We found that most postacute care quality measures included in Nursing Home Compare significantly improved after the launch of Nursing Home Compare. The one measure that did not improve (delirium) had high performance levels before Nursing Home Compare and, thus, may not have had sufficient room to improve. While the quality improvements were statistically significant, in some cases the magnitude of change was small. The relative improvement in pain control attributable to Nursing Home Compare (based on the differences-in-differences specification) was <1 percent. However, with over 1.5 million patients admitted to postacute care annually, this quality improvement translates into approximately 12,000 fewer patients having moderate to severe pain. Improvement in walking had a relative improvement of 9 percent. While measured quality improved, changes in rates of potentially preventable rehospitalizations (a broader measure of quality) were inconsistent and, in some cases, worsened.
There is ample literature suggesting that in the presence of external incentives, such as public reporting, measured quality improves on average. This has been documented in the case of hospitals (Williams et al. 2005
), physicians (Hannan et al. 1994
), health plans, and previously in nursing homes (Mukamel et al. 2008
). Our findings, which improve upon the methods of prior studies, align with this prior empirical work. While there has been concern that some improvements due to public reporting might be due to changes in case mix (Werner and Asch 2005
), we found that after extensive controls for this, improvements in measured quality remain.

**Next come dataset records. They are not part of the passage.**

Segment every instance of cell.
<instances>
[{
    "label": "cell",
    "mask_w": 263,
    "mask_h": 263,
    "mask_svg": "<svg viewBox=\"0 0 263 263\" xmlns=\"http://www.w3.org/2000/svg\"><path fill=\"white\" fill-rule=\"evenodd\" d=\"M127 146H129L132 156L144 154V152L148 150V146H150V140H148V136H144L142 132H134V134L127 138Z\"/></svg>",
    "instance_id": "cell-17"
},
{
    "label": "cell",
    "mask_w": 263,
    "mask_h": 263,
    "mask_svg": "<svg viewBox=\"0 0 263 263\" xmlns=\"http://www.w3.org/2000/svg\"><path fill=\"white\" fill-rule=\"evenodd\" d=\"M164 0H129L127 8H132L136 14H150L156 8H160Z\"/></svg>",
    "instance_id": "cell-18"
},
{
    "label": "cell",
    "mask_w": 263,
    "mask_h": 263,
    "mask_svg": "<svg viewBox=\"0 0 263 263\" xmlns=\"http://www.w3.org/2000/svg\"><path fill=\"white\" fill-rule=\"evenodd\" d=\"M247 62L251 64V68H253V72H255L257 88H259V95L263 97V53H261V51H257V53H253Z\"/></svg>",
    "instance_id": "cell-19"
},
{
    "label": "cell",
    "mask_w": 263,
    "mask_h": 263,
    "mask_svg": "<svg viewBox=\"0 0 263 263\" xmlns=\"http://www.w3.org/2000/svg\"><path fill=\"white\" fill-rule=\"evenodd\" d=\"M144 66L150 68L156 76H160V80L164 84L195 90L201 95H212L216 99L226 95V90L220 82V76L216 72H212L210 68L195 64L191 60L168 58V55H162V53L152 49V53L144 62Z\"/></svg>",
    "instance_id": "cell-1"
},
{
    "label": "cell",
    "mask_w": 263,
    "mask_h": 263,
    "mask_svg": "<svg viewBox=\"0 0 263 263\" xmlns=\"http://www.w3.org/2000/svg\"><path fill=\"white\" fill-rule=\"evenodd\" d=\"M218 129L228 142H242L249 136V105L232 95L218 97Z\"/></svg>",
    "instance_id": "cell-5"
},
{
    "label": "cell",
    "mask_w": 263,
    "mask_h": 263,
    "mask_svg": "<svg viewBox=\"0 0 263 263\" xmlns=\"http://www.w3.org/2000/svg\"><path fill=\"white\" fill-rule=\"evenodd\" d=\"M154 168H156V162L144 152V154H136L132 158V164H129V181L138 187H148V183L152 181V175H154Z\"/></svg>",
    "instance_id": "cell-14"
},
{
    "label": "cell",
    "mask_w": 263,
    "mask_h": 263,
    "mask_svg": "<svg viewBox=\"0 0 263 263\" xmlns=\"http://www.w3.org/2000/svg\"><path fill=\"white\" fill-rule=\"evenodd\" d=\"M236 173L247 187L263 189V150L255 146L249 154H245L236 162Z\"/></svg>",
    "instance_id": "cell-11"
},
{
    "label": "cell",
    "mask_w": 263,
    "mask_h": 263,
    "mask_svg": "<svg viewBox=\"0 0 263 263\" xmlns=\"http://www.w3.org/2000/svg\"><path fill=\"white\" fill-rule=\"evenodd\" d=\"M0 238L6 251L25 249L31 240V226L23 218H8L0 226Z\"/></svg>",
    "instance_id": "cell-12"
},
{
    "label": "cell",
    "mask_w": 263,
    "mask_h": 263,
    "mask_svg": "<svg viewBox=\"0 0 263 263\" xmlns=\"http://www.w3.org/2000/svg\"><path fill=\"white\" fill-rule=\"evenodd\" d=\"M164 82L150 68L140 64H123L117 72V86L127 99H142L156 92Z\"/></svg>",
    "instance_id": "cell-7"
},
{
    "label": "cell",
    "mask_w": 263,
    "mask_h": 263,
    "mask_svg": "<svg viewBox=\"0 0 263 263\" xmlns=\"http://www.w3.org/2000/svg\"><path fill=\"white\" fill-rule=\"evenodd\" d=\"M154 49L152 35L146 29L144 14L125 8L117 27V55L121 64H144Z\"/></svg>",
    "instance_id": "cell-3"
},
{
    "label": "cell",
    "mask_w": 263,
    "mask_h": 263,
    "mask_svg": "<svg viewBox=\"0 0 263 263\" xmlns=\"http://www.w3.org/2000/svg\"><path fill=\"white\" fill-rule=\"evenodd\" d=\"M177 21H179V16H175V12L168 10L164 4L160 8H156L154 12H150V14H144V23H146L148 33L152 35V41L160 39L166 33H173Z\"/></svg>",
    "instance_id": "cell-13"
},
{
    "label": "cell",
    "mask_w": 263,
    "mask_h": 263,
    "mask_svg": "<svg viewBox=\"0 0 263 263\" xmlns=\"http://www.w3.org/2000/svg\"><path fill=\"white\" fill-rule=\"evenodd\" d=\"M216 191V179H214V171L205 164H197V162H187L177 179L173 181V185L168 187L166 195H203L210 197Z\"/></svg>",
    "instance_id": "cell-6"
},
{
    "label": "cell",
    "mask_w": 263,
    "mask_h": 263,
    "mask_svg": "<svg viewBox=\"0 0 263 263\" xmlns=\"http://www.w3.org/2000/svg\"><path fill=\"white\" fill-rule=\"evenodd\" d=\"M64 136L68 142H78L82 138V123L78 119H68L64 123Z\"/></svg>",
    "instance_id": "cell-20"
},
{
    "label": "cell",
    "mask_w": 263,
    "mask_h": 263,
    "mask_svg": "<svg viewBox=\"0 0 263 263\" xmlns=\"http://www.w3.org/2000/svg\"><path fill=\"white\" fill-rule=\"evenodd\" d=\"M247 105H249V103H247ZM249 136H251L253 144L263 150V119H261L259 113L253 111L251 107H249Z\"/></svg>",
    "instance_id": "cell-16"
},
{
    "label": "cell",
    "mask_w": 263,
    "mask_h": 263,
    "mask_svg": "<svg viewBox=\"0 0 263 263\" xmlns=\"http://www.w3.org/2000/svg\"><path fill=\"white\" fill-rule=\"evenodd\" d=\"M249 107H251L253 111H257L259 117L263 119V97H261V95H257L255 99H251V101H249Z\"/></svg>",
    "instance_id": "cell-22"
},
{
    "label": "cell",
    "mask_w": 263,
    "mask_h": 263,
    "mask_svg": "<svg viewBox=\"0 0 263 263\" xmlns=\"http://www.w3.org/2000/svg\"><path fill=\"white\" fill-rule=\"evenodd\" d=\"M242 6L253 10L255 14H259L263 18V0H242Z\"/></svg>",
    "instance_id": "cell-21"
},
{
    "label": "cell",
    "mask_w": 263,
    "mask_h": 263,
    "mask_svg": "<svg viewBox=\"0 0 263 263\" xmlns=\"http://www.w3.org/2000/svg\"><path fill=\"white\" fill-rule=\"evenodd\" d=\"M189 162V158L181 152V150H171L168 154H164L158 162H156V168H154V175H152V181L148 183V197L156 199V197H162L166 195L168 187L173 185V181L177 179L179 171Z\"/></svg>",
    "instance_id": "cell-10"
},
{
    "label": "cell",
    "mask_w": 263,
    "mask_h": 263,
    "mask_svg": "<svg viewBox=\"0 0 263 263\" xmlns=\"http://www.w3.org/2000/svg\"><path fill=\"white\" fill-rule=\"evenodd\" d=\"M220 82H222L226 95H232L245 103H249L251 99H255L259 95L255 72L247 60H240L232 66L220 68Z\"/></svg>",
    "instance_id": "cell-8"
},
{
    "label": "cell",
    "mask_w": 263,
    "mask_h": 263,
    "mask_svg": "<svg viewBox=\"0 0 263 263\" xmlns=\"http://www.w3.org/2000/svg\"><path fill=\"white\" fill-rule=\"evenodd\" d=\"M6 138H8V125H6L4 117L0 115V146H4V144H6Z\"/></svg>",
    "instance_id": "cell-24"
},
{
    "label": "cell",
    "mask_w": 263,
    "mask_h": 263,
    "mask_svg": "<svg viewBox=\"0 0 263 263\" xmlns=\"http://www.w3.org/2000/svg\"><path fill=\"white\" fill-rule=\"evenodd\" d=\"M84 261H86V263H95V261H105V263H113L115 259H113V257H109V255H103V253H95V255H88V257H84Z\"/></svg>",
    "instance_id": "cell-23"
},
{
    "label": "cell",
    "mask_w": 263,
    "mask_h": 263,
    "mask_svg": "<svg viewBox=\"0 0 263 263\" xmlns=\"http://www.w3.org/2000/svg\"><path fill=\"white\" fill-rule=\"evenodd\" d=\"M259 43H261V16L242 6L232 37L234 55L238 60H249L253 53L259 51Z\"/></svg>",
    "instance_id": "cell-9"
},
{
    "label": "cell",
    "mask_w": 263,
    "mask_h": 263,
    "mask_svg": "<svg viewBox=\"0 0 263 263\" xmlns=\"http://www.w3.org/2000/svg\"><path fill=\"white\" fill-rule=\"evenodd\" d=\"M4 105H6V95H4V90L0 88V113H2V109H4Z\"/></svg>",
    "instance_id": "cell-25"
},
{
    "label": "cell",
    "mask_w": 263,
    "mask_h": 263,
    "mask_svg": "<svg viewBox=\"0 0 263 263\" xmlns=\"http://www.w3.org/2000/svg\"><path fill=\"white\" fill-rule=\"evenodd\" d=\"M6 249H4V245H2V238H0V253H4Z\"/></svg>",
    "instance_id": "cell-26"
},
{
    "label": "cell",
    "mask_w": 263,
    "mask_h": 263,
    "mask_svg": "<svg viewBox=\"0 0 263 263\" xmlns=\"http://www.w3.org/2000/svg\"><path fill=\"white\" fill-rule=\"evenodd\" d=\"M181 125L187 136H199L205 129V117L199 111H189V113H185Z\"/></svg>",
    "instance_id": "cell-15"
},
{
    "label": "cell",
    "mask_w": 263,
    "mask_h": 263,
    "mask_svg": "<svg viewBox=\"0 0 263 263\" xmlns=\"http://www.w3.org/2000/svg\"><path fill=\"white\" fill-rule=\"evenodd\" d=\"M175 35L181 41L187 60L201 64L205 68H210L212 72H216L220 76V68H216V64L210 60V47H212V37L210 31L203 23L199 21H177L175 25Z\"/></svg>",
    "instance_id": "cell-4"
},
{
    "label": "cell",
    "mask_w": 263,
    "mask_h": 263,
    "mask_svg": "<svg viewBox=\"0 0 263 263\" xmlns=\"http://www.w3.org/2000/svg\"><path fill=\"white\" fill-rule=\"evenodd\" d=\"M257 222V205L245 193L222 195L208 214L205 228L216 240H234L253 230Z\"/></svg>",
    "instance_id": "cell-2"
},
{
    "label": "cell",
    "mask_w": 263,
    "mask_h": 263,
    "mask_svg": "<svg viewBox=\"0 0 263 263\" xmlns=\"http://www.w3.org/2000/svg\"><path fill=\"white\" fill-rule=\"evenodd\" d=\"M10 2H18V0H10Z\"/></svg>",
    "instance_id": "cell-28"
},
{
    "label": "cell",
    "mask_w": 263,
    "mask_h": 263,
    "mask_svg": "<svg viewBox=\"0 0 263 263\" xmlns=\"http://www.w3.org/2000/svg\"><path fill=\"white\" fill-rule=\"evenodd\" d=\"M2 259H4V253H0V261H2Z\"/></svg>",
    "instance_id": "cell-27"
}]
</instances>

We also found that potentially preventable rehospitalization rates did not change or worsened slightly after the launch of Nursing Home Compare. This may be counterintuitive. However, there are several potential explanations for this finding. First, prior work has found that narrow measures of quality are often not well correlated with broader measures of quality (Bradley et al. 2006
; Werner and Bradlow 2006
;). Although strategies to improve measured quality may spill over to areas that affect quality more generally, and thus in the case of postacute care may reduce rates of hospitalization, this need not be the case. Indeed, efforts targeted at improving the three quality measures used in Nursing Home Compare may not affect rehospitalization from postacute care. Second, the divergence of Nursing Home Compare measures and potentially preventable rehospitalizations may be due to the different cohorts included in these measures. While rehospitalizations are measured for all postacute care admissions, the Nursing Home Compare measures reflect quality only among patients who stay in postacute care for at least 14 days. Characteristics of patients at 5 and 14 days may differ sufficiently to explain these divergent findings. One reason 5- and 14-day patients may differ is that SNFs may selectively discharge (and rehospitalize) postacute care patients before the 14-day assessment when Nursing Home Compare quality measurement occurs. In this way, it is possible that Nursing Home Compare contributes to higher rates of rehospitalization from postacute care. While we control for changing case mix at SNFs using propensity score matching, and control for differential rates of discharge before day 14 across SNFs, we are unable to adequately control for rates of selective discharge in this analysis. Disentangling the effects of selective discharge from true changes in quality is an important area for future research.
Our results should be interpreted in light of the study's limitations. First, results based on propensity score-matched cohorts may not be representative of the changes in quality that occurred as we do not include all patients in our analyses. (Rather, we limit our analyses to the subset of patients with similar characteristics for whom we can best estimate the effects of Nursing Home Compare.) Nonetheless, these results are important from a policy standpoint, as they provide more precise estimates of the effect of public reporting on quality of care. Second, although we extensively control for patient selection based on observed differences between patients before versus after the launch of Nursing Home Compare, unobserved differences that are uncorrelated with observed differences remain a threat to the validity of our findings. Nonetheless, prior work suggests that using propensity score matching in the setting of an exogenous treatment decision, such as the launch of Nursing Home Compare, is a valid approach to account for differences across groups (Heckman, Urzua, and Vytlacil 2006
). Finally, the quality changes we demonstrate may be due to changes in data accuracy rather than true quality changes, particularly given the subjective nature of the Nursing Home Compare quality measures. While other work has found that data changes explain some quality improvement (Green and Wintfeld 1995
; Roski et al. 2003
;), this is less likely in the nursing home quality measures based on MDS. Electronic MDS data collection started in 1998, well before Nursing Home Compare was launched, and has been used to determine Medicare payment since that time, increasing nursing homes' incentive to accurately report these data for several years before the launch of Nursing Home Compare.
Despite these limitations, our study offers important new findings with regard to the role of public reporting in quality improvement. We find that most quality measures improve in response to public reporting even after controlling for secular trends. However, the clinical significance of these improvements may be limited given that improvements in narrow measures of quality of care may not translate into broader quality improvement. To achieve more robust quality improvement, stronger incentives to improve quality may be needed. One possible way to do this is to combine public reporting with pay for performance. While public reporting of quality information is important for reasons beyond quality improvement, such as enhancing accountability of health care providers, alone it may play a positive but limited role in improving quality of care.